The number of British groups failing to report who their controlling shareholders are has remained static despite moves to stop kleptocrats and scammers from washing their dirty money through UK-registered shell companies.
The new statistics from Global Witness, an anti-corruption campaign group, raise the stakes on the government’s biggest reform of Companies House, the UK’s official registry, since its creation 170 years ago.
Those proposals follow concerns that hundreds of billions of pounds of ill-gotten gains from around the world are laundered through London every year, as criminals take advantage of a system that gives them the imprimatur of a UK company but which does not undertake basic identity checks.
The Department of Business, Energy and Industrial Strategy said on Sunday it wanted Companies House to have more powers to check information and the identities of people setting up businesses, as well as the individuals who control them. It also plans to boost staff, digital capabilities and other resources after previous attempts to tighten the rules failed because of a lack of policing.
Areas affected by weak enforcement include registering “persons of significant control”, or PSCs, according to Global Witness. The idea was introduced in 2013 by David Cameron, the then prime minister, who pledged to attack the “small minority” of companies that had “hidden their business dealings behind a complicated web of shell companies”.

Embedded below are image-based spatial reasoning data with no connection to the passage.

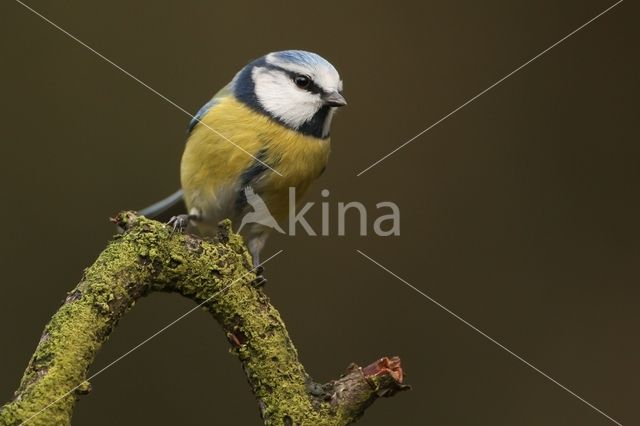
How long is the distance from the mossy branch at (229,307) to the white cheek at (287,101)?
68cm

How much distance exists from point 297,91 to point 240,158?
0.65ft

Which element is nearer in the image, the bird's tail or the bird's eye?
the bird's eye

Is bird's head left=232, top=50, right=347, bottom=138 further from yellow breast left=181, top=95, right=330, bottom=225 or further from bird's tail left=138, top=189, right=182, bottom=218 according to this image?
bird's tail left=138, top=189, right=182, bottom=218

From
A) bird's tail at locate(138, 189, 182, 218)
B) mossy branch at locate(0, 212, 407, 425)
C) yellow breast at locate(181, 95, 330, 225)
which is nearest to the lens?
mossy branch at locate(0, 212, 407, 425)

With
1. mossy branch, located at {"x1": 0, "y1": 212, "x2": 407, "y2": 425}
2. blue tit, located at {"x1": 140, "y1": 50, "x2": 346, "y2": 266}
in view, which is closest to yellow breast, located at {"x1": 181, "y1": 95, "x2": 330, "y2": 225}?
blue tit, located at {"x1": 140, "y1": 50, "x2": 346, "y2": 266}

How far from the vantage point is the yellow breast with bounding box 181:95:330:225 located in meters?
1.74

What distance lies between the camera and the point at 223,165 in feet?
5.72

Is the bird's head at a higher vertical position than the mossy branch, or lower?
higher

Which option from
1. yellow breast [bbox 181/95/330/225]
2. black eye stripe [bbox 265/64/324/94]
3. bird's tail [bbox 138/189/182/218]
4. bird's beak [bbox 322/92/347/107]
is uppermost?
black eye stripe [bbox 265/64/324/94]

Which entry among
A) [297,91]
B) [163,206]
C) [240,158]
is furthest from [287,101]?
[163,206]

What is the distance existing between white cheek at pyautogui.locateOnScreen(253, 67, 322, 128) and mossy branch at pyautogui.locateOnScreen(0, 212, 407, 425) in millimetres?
683

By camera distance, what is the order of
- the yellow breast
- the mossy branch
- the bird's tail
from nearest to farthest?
the mossy branch, the yellow breast, the bird's tail

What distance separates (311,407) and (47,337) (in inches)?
13.4

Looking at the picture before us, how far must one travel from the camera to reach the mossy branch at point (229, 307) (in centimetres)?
98
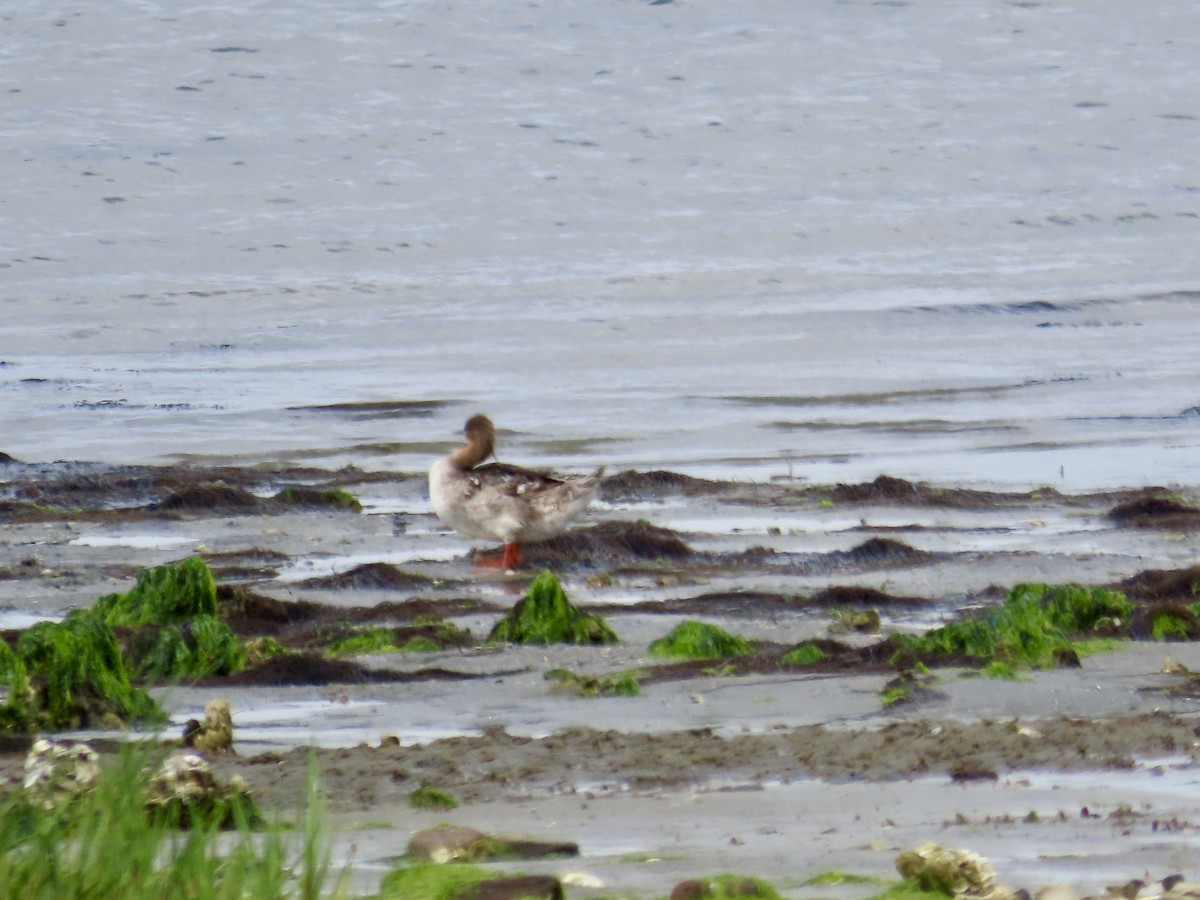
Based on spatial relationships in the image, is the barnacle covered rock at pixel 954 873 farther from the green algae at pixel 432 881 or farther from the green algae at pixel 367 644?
the green algae at pixel 367 644

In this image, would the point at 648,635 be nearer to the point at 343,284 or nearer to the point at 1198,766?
the point at 1198,766

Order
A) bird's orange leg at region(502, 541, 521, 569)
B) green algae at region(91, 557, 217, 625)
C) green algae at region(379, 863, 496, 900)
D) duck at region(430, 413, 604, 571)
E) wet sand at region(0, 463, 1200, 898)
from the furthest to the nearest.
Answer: duck at region(430, 413, 604, 571)
bird's orange leg at region(502, 541, 521, 569)
green algae at region(91, 557, 217, 625)
wet sand at region(0, 463, 1200, 898)
green algae at region(379, 863, 496, 900)

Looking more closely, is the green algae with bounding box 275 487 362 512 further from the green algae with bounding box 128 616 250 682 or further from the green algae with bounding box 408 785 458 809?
the green algae with bounding box 408 785 458 809

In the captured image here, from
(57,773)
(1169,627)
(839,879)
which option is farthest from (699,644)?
(57,773)

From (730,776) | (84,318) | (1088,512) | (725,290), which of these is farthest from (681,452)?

Rules came into force in 2016 requiring companies to name their controlling shareholders but compliance has been lax.
Global Witness found the absolute number of companies reporting that they had no controlling shareholder had increased to 336,224 in 2019 from 335,010 last year, although as a proportion of the more than 4m entities registered at Companies House this represents 7.9 per cent, compared with 8.1 per cent last year.
“Our new analysis shows that serious loopholes and weaknesses remain in the way the current regime is enforced,” the campaign group said. “No substantial changes have been observed in the rates of non-compliance since we first measured them a year ago.”
The organisation wants Companies House to require proof of identity to ensure controlling shareholders actually exist. PSCs should also submit proof of their majority stake, such as a copy of the company’s confirmation statement or voting rights, Global Witness argues.
According to the business department, 66 directors and 79 companies have been convicted for failing to comply with the PSC requirements, and 227 criminal proceedings have been launched against companies.
A department spokesman said: “The UK is the first country in the G20 to bring in a publicly available People with Significant Control register from June 2016 — as a key part of our commitment to transparency — and over 99 per cent of active companies have complied with their filing requirements.
“This excludes companies in the process of liquidation or receivership, or in the course of dissolution. Companies House continues to crack down on any misuse of the register and contacts firms where the register does not contain a name.”